Load balancing

A Cassandra cluster is typically composed of multiple hosts; the LoadBalancingPolicy (sometimes abbreviated LBP) is a central component that determines:

  • which hosts the driver will communicate with;
  • for each new query, which coordinator to pick, and which hosts to use as failover.

The policy is configured when initializing the cluster:

Cluster cluster = Cluster.builder()
        .addContactPoint("127.0.0.1")
        .withLoadBalancingPolicy(new RoundRobinPolicy())
        .build();

Once the cluster has been built, you can’t change the policy, but you may inspect it at runtime:

LoadBalancingPolicy lbp = cluster.getConfiguration().getPolicies().getLoadBalancingPolicy();

If you don’t explicitly configure the policy, you get the default, which is a datacenter-aware, token-aware policy:

new TokenAwarePolicy(DCAwareRoundRobinPolicy.builder().build());

Common concepts

Before we review the available implementations, we need to introduce two concepts:

Host distance

For each host, the policy computes a distance that determines how the driver will establish connections to it:

  • LOCAL and REMOTE are “active” distances, meaning that the driver will keep open connections to the host. They differ in the number of connections opened, depending on your pooling options. Also, the control connection will favor local nodes if possible.
  • IGNORED, as the name suggests, means that the driver will not attempt to connect.

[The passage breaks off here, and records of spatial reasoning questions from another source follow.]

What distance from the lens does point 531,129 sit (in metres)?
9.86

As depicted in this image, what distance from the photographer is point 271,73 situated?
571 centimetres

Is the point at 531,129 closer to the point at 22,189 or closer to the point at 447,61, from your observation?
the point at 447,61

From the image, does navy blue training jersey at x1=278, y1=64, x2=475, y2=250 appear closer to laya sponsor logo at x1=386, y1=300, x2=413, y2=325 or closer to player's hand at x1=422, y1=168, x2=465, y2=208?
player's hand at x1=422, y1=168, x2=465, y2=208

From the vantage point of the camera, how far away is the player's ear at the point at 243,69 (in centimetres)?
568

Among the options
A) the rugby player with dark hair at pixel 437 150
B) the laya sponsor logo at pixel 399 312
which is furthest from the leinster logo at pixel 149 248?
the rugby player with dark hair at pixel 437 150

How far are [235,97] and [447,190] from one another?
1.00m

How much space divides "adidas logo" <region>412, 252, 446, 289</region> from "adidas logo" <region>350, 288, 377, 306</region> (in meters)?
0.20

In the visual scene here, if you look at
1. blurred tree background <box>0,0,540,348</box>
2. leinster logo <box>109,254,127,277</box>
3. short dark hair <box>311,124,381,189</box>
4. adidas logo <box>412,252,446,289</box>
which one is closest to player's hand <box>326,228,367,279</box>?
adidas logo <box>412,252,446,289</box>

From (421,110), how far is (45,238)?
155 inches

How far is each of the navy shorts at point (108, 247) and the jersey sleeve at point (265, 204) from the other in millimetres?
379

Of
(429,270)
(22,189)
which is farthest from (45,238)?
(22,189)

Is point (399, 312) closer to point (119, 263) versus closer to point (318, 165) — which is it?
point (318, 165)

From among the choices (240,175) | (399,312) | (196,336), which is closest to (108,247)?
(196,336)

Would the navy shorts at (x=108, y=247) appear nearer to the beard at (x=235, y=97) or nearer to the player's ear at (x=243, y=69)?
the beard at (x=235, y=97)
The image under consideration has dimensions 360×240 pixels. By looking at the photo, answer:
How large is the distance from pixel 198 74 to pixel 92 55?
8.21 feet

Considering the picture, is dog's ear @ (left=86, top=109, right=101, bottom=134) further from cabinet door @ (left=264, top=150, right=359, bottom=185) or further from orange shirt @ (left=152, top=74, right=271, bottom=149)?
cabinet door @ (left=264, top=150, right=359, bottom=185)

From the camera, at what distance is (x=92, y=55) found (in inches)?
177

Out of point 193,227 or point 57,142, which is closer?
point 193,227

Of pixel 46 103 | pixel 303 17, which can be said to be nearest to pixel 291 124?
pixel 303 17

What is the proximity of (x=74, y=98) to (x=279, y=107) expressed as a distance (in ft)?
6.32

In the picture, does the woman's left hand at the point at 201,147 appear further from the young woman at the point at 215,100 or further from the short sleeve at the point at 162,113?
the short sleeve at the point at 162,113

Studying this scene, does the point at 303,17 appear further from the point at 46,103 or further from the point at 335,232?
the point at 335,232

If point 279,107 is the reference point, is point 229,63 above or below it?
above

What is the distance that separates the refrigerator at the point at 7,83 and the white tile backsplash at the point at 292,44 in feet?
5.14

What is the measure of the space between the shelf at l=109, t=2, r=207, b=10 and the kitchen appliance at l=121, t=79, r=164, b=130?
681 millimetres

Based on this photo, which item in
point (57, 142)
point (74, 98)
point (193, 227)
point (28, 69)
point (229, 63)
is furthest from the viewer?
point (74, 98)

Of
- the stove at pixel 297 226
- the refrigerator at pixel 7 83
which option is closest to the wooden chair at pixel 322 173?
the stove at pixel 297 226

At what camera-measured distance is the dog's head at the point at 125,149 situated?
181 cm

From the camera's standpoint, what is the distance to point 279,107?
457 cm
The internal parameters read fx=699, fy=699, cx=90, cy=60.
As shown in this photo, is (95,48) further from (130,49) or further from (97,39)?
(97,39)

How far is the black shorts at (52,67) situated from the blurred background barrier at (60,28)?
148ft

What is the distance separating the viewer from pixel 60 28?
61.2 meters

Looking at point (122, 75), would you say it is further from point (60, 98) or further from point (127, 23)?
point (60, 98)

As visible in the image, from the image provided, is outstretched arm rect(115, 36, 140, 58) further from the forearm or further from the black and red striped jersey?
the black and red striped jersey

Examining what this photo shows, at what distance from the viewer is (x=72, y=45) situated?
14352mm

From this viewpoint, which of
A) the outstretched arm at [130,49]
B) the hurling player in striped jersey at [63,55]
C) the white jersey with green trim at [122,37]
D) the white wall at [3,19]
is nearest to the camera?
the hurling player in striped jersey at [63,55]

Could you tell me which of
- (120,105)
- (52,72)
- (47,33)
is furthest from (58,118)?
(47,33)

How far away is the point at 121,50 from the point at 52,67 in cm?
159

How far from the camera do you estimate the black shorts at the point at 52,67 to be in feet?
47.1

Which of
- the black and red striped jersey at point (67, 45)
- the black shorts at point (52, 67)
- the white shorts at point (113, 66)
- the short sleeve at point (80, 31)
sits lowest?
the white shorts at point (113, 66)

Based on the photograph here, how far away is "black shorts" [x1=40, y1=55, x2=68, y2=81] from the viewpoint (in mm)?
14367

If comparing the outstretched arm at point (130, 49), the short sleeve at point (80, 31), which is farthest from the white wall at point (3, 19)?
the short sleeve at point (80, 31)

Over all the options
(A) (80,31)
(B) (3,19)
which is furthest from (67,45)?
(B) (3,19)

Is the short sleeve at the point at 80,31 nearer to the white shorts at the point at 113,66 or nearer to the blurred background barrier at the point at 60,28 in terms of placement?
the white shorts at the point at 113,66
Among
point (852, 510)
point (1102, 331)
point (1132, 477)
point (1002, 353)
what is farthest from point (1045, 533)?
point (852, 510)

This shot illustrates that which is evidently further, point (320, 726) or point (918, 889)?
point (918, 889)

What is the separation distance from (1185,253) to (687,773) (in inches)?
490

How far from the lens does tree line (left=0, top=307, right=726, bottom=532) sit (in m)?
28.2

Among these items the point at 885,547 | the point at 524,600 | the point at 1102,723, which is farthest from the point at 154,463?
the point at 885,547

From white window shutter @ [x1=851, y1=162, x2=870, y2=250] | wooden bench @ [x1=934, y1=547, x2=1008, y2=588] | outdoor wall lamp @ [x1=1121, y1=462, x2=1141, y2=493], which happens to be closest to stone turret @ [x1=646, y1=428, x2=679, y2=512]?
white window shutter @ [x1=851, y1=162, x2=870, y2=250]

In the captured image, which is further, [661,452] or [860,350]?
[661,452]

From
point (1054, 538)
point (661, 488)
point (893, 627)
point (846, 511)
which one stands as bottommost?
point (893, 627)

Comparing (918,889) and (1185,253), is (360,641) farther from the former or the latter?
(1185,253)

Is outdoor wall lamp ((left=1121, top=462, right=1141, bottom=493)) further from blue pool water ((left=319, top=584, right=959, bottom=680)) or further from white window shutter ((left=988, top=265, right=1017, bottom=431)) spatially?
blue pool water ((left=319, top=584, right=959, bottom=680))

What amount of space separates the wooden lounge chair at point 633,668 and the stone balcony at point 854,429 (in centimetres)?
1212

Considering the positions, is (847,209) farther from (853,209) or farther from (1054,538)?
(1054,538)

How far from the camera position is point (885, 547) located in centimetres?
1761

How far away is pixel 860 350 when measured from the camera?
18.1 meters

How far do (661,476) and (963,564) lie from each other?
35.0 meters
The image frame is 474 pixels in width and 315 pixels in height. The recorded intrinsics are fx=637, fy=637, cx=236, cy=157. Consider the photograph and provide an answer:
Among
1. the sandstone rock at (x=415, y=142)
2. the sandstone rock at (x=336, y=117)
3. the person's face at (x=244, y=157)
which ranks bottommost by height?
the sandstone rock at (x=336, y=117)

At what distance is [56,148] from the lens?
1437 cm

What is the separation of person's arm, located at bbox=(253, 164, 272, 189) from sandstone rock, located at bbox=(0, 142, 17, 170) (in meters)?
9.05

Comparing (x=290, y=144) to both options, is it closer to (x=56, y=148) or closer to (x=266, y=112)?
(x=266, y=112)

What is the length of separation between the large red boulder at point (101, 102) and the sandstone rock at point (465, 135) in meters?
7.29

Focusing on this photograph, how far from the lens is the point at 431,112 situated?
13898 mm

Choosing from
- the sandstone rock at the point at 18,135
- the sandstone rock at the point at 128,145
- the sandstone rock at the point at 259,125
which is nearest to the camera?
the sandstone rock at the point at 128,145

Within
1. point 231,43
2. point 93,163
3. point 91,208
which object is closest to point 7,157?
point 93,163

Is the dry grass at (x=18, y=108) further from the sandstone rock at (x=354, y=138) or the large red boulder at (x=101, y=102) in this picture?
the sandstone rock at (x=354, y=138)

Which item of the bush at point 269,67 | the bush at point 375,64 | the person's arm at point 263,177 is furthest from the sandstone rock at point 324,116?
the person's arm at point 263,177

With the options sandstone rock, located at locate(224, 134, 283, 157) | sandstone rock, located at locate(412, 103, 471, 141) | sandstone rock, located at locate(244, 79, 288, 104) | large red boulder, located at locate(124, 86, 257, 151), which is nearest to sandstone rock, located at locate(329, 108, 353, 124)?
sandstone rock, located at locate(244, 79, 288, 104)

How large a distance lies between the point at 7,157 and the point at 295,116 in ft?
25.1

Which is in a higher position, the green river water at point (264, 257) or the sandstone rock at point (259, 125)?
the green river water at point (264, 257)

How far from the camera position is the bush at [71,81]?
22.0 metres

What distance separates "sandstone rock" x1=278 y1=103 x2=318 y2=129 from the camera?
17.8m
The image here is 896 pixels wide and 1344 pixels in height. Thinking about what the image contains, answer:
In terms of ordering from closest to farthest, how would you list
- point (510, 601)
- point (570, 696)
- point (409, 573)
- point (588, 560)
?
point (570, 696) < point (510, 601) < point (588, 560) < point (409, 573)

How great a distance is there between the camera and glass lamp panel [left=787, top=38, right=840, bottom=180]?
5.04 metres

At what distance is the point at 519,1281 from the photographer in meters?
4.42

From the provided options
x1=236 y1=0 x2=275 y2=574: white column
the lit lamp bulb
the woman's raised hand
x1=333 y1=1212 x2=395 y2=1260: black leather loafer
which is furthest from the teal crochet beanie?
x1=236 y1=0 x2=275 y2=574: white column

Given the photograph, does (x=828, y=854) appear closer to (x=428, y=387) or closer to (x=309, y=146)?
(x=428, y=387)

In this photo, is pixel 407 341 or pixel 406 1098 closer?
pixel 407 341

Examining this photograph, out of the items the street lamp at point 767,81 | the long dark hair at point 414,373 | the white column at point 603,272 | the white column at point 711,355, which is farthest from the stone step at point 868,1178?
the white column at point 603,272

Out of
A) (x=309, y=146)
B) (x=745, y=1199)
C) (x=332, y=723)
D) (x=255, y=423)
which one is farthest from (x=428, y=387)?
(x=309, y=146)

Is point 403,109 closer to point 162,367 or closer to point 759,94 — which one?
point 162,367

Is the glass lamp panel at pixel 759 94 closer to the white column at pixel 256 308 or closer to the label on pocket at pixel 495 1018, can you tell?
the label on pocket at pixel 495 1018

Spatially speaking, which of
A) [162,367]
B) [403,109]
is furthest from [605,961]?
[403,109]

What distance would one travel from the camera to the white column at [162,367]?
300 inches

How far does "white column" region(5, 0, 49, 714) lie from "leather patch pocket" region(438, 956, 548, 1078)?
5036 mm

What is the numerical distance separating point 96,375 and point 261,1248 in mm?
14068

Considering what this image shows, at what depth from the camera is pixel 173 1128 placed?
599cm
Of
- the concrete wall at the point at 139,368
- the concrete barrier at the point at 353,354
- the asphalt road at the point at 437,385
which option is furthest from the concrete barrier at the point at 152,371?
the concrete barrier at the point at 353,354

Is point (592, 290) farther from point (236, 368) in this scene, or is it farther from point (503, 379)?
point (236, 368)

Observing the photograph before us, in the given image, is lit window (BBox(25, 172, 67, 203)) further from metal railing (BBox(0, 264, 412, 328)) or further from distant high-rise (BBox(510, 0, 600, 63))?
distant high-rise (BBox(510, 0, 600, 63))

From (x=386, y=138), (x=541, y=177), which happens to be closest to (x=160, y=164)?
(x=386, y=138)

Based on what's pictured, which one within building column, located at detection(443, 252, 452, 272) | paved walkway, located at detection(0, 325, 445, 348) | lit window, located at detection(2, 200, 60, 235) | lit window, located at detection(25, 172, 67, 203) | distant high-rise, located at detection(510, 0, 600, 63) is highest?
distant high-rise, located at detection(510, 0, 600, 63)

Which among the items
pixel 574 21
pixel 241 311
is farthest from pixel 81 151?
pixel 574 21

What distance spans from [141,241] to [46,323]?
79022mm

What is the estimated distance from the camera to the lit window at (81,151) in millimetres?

Typically, the distance will reflect network topology (e.g. local vs. remote datacenter), although that is entirely up to your policy. The distance can be dynamic: the driver re-checks it whenever connection pools are created (e.g. at startup or if a node was down and just came back up); you can also trigger it with refreshConnectedHosts:

// Re-evaluate all host distances:
cluster.getConfiguration().getPoolingOptions().refreshConnectedHosts();

// Re-evaluate the distance for a given host:
cluster.getConfiguration().getPoolingOptions().refreshConnectedHost(host);

Query plan

Each time the driver executes a query, it asks the policy to compute a query plan, which is a list of hosts. The driver will then try each host in sequence, according to the retry policy and speculative execution policy.

The contents and order of query plans are entirely up to your policy, but implementations typically return plans that:

  • are different for each query, in order to balance the load across the cluster;
  • only contain hosts that are known to be able to process queries, i.e. neither ignored nor down;
  • favor local hosts over remote ones.

The next sections describe the implementations that are provided with the driver.

RoundRobinPolicy

Cluster cluster = Cluster.builder()
        .addContactPoint("127.0.0.1")
        .withLoadBalancingPolicy(new RoundRobinPolicy())
        .build();

This is the most straightforward implementation. It returns query plans that include all hosts, and shift for each query in a round-robin fashion. For example:

  • query 1: host1, host2, host3
  • query 2: host2, host3, host1
  • query 3: host3, host1, host2
  • query 4: host1, host2, host3
  • etc.

All hosts are at distance LOCAL.

This works well for simple deployments. If you have multiple datacenters, it will be inefficient and you probably want to switch to a DC-aware policy.

DCAwareRoundRobinPolicy

Cluster cluster = Cluster.builder()
        .addContactPoint("127.0.0.1")
        .withLoadBalancingPolicy(
                DCAwareRoundRobinPolicy.builder()
                        .withLocalDc("myLocalDC")
                        .withUsedHostsPerRemoteDc(2)
                        .allowRemoteDCsForLocalConsistencyLevel()
                        .build()
        ).build();

This policy queries nodes of the local data-center in a round-robin fashion; optionally, it can also try a configurable number of hosts in remote data centers if all local hosts failed.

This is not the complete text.